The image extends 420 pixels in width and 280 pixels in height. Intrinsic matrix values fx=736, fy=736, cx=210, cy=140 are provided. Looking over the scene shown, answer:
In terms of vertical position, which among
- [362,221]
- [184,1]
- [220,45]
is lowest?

Directions
Reproduce the lines above verbatim, without any changes.

Final result
The image extends 420 pixels in width and 280 pixels in height. Intrinsic matrix values fx=736, fy=736, cx=210, cy=140 are provided. Looking over the scene shown, answer:
In terms of vertical position, which among
- [362,221]
- [184,1]
- [220,45]
is lowest?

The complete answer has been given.